= Task objective =
Decide whether each statement below agrees with the figure caption, answering yes or no and quoting the caption's deciding words. 1. The diagram includes 639 high-quality white dwarfs. 2. Outliers appear as cyan dots. 3. The theoretical locus for DA white dwarfs is drawn in magenta.

= Text extract =
Appendix A: Technical details about the absolute color calibration

Fig. A.1. Dust de-reddened (uISL + ZSL − r)0 versus (g − i)0 color-color diagram of the 639 high-quality white dwarfs in J-PLUS DR2 (clean sample, cyan dots; outliers, red dots). The solid lines show the theoretical locus for DA (orange) and DB+DC WDs (magenta). The gray scale shows the most probable model that describes the observations. The blue probability distributions above and to the right show the (g − i)0 and (uISL + ZSL − r)0 projections of the data, respectively. The projections of the total, DA, and DB+DC models are represented with the black, orange, and magenta lines. The model in all the J-PLUS color-color diagrams shares the parameters μ = −0.834, s = 0.385, α = 1.50, fDA = 0.835, logg = 7.97, and Δ𝒞1 = 0.002 (see text for details). The values of the filter-dependent parameters σint and Δ𝒳WD are labeled in the panel.

Saved data entries
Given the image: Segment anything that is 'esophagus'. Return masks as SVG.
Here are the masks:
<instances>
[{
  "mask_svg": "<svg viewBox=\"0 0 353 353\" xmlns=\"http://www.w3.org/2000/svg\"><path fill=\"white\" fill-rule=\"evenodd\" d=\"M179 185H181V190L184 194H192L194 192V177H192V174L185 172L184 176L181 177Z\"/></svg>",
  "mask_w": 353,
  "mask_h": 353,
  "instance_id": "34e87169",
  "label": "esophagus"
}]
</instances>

==

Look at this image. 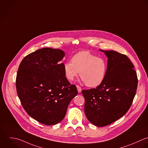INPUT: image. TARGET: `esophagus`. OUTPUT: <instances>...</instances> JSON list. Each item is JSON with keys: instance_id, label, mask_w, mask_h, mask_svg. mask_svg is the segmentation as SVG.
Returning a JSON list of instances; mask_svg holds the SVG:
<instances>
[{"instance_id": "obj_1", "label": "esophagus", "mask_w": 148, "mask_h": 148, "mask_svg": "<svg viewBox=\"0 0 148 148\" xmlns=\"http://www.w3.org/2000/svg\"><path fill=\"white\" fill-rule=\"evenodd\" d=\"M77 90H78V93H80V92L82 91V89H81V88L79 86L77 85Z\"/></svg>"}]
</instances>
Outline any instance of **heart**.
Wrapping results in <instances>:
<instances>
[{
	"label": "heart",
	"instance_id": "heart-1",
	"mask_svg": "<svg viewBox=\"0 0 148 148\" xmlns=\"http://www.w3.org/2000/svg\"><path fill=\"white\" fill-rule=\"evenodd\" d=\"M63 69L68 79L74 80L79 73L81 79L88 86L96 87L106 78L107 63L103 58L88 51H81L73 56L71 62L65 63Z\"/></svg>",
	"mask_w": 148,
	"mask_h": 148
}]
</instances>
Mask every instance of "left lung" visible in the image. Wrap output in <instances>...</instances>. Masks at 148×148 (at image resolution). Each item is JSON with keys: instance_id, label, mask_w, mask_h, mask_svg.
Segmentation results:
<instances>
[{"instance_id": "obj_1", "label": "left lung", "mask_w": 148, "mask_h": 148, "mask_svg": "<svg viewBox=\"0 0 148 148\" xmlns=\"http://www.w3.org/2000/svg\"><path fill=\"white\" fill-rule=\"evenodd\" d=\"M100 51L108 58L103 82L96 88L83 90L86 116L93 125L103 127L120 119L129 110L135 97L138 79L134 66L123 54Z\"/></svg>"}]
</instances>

= The reply =
1. Yes: "the 639 high-quality white dwarfs in J-PLUS DR2"
2. No: "clean sample, cyan dots; outliers, red dots"
3. No: "DA (orange) and DB+DC WDs (magenta)"